[Items from a data source]
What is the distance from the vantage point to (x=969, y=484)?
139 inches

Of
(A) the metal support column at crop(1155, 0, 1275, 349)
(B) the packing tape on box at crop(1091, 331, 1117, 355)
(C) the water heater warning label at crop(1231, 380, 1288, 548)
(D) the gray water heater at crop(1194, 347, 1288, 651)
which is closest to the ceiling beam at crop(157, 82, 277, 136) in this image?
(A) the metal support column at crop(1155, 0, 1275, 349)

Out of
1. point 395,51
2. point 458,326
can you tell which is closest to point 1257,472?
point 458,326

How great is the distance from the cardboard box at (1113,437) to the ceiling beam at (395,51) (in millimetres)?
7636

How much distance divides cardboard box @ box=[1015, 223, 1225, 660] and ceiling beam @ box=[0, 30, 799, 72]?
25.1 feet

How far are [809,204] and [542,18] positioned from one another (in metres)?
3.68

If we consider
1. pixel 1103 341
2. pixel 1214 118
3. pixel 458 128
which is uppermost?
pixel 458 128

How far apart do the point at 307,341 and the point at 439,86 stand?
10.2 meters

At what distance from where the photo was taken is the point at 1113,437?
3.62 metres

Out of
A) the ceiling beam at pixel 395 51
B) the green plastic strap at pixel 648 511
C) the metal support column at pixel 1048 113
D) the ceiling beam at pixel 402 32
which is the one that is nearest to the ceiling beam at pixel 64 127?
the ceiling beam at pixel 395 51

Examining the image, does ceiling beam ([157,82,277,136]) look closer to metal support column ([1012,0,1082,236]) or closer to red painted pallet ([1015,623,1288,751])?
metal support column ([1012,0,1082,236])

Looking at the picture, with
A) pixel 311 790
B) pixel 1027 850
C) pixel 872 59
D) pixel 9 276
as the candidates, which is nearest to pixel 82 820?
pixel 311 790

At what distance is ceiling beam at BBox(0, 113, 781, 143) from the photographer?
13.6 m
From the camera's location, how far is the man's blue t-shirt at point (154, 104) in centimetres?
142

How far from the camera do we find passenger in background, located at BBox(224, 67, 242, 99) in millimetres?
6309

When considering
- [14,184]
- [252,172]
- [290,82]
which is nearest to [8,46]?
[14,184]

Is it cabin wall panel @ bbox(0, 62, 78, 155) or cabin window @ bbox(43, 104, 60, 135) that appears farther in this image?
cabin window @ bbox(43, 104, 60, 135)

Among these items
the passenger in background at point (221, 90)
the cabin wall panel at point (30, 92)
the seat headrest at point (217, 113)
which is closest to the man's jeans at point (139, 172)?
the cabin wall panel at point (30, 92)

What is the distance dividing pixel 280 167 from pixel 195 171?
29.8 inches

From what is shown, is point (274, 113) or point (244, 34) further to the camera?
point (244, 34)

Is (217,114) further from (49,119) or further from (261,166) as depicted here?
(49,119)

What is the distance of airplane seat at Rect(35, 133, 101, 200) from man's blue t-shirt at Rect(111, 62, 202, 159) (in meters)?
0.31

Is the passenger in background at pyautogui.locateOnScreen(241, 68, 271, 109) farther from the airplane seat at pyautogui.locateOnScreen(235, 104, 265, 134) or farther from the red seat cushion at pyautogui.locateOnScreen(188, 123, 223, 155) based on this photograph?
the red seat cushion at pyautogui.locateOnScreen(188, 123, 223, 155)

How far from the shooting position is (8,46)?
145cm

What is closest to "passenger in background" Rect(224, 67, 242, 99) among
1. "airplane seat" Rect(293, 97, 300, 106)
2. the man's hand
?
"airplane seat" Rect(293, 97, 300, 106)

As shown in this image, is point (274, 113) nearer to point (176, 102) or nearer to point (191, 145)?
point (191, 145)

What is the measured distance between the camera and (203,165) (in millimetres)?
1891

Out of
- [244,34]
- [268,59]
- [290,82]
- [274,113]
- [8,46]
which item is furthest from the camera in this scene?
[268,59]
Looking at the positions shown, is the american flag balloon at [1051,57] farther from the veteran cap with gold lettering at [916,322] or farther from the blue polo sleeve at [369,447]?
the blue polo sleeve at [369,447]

Task prompt -
Can you rewrite the rows above with "vantage point" replaced by "viewpoint" and everything else left unchanged?

Output for this exercise -
What is the distance from the viewpoint to (x=969, y=484)?
139 inches

Of
(A) the metal support column at crop(1155, 0, 1275, 349)
(B) the packing tape on box at crop(1091, 331, 1117, 355)
(C) the water heater warning label at crop(1231, 380, 1288, 548)
(D) the gray water heater at crop(1194, 347, 1288, 651)
which is closest to the ceiling beam at crop(157, 82, 277, 136) in this image?
(A) the metal support column at crop(1155, 0, 1275, 349)

Out of
1. point 395,51
2. point 458,326
can you tell which is closest to point 1257,472?
point 458,326

How great is the distance from the cardboard box at (1113,437) to the ceiling beam at (395,51) (in millimetres)?
7636

How much distance divides cardboard box @ box=[1015, 223, 1225, 660] and ceiling beam @ box=[0, 30, 799, 72]?
25.1 feet

How far are [809,204] and [542,18] positioned from one another (in metres)?
3.68

If we consider
1. pixel 1103 341
2. pixel 1214 118
3. pixel 458 128
which is uppermost?
pixel 458 128

How far apart do the point at 307,341 and the point at 439,86 stand?
10.2 meters

At what distance from where the photo was taken is the point at 1113,437?
3.62 metres

Out of
A) the ceiling beam at pixel 395 51
B) the green plastic strap at pixel 648 511
C) the metal support column at pixel 1048 113
D) the ceiling beam at pixel 402 32
which is the one that is nearest to the ceiling beam at pixel 64 127?
the ceiling beam at pixel 395 51

Examining the image, does ceiling beam ([157,82,277,136]) look closer to metal support column ([1012,0,1082,236]) or closer to red painted pallet ([1015,623,1288,751])?
metal support column ([1012,0,1082,236])

Looking at the picture, with
A) pixel 311 790
B) pixel 1027 850
C) pixel 872 59
D) pixel 9 276
as the candidates, which is nearest to pixel 82 820?
pixel 311 790

At what distance is ceiling beam at BBox(0, 113, 781, 143) from the photographer?
13.6 m
From the camera's location, how far is the man's blue t-shirt at point (154, 104) in centimetres?
142

How far from the camera do we find passenger in background, located at BBox(224, 67, 242, 99) in millimetres?
6309

When considering
- [14,184]
- [252,172]
- [290,82]
which is nearest to [8,46]?
[14,184]

Is it cabin wall panel @ bbox(0, 62, 78, 155) or cabin window @ bbox(43, 104, 60, 135) that appears farther in this image?
cabin window @ bbox(43, 104, 60, 135)

Among these items
the passenger in background at point (221, 90)
the cabin wall panel at point (30, 92)
the seat headrest at point (217, 113)
which is closest to the man's jeans at point (139, 172)?
the cabin wall panel at point (30, 92)

What is the distance dividing pixel 280 167 from pixel 195 171?
29.8 inches

From what is shown, is point (274, 113) or point (244, 34) further to the camera?
point (244, 34)

Is (217,114) further from (49,119) or further from (261,166) as depicted here?
(49,119)

What is the distance of airplane seat at Rect(35, 133, 101, 200) from man's blue t-shirt at Rect(111, 62, 202, 159) (in meters)?
0.31

Is the passenger in background at pyautogui.locateOnScreen(241, 68, 271, 109) farther from the airplane seat at pyautogui.locateOnScreen(235, 104, 265, 134) or farther from the red seat cushion at pyautogui.locateOnScreen(188, 123, 223, 155) based on this photograph?
the red seat cushion at pyautogui.locateOnScreen(188, 123, 223, 155)

How far from the shooting position is (8,46)?
145cm

What is closest to "passenger in background" Rect(224, 67, 242, 99) among
1. "airplane seat" Rect(293, 97, 300, 106)
2. the man's hand
?
"airplane seat" Rect(293, 97, 300, 106)

As shown in this image, is point (274, 113) nearer to point (176, 102) or nearer to point (191, 145)?
point (191, 145)

What is the measured distance between the camera and (203,165) (in millimetres)?
1891

Out of
- [244,34]
- [268,59]
- [290,82]
- [274,113]
- [8,46]
which item is furthest from the camera in this scene?
[268,59]
Looking at the positions shown, is the american flag balloon at [1051,57] farther from the veteran cap with gold lettering at [916,322] or farther from the blue polo sleeve at [369,447]?
the blue polo sleeve at [369,447]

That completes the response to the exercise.